As expected, Google announced the details about its much-rumored mobile phone strategy Monday morning.

Many people were expecting a piece of hardware to be announced, but as we guessed last week, there’s no hardware yet. The "GPhone" isn’t a phone at all. It’s a mobile operating system called Android. Based on Linux, Android provides an open platform for developers to create their own applications for a wide range of mobile devices. So Google isn’t building a better iPhone. It’s building a better Windows Mobile — a compact (and free) operating system and a suite of basic productivity apps for smartphones. Also, we can anticipate that the mobile OS will ship already optimized to run GMail, Google Docs, Google Maps and other Gapps.

Android’s Andy Rubin says we’ll see an SDK in about a week, and we’re still gathering details beyond that. For now, here’s a video showing members of Google’s Andriod team pumping the new OS.

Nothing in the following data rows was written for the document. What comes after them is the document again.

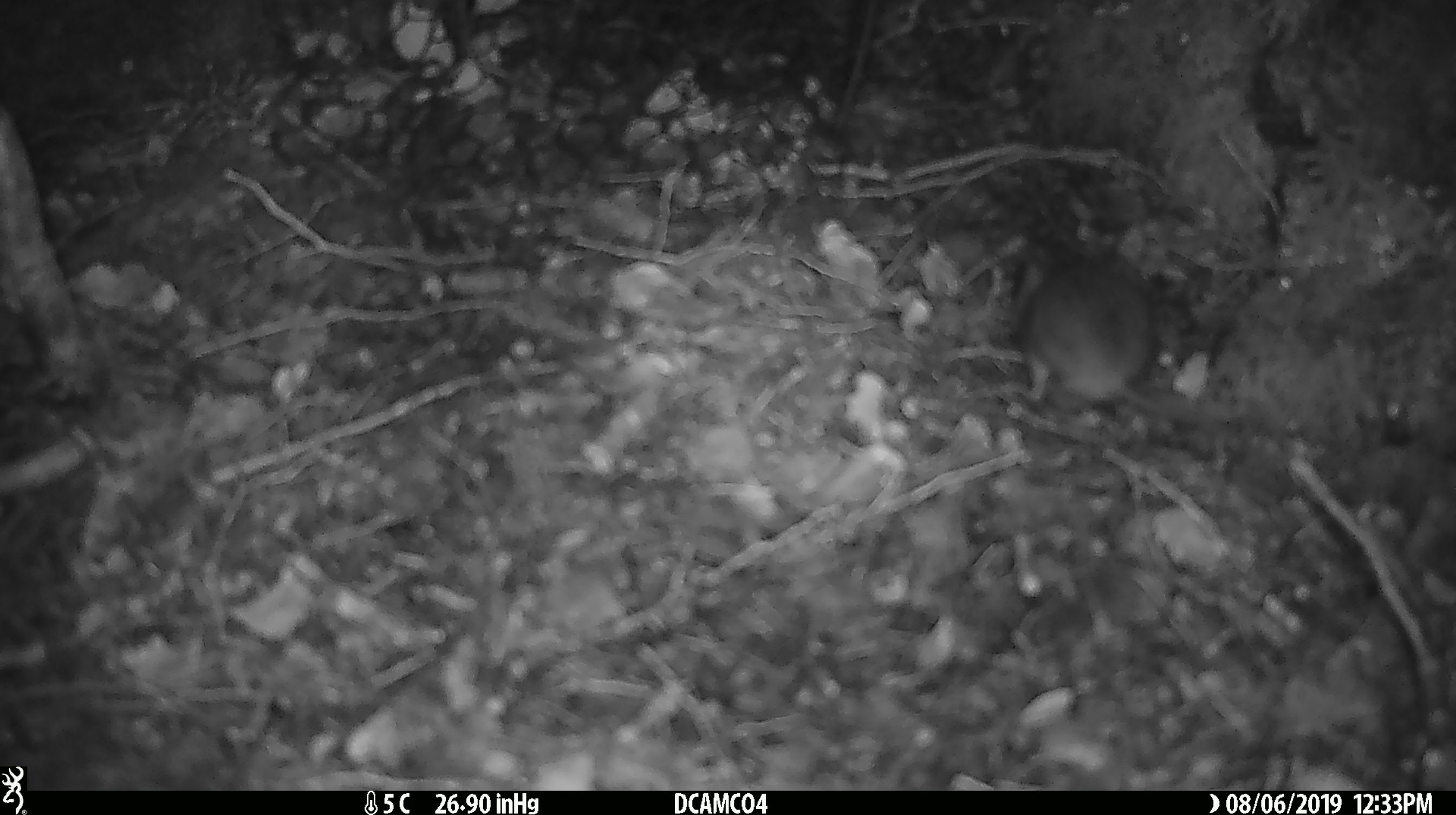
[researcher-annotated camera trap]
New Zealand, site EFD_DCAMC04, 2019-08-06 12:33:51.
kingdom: Animalia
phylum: Chordata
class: Mammalia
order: Rodentia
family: Muridae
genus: Mus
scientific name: Mus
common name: mouse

At one point, you’ll see an engineer position the open-source Android development as "kind of similar to what’s happening on the internet." I’d disagree and say it’s closer to what’s happening with the iPhone. Except legit, open-source and with the backing of over a dozen major corporations. Or maybe it’s closer to what’s happening with the other free mobile OS, OpenMoko.

Android and OpenMoko seem to have a lot in common. For example, neither of them can make phone calls yet.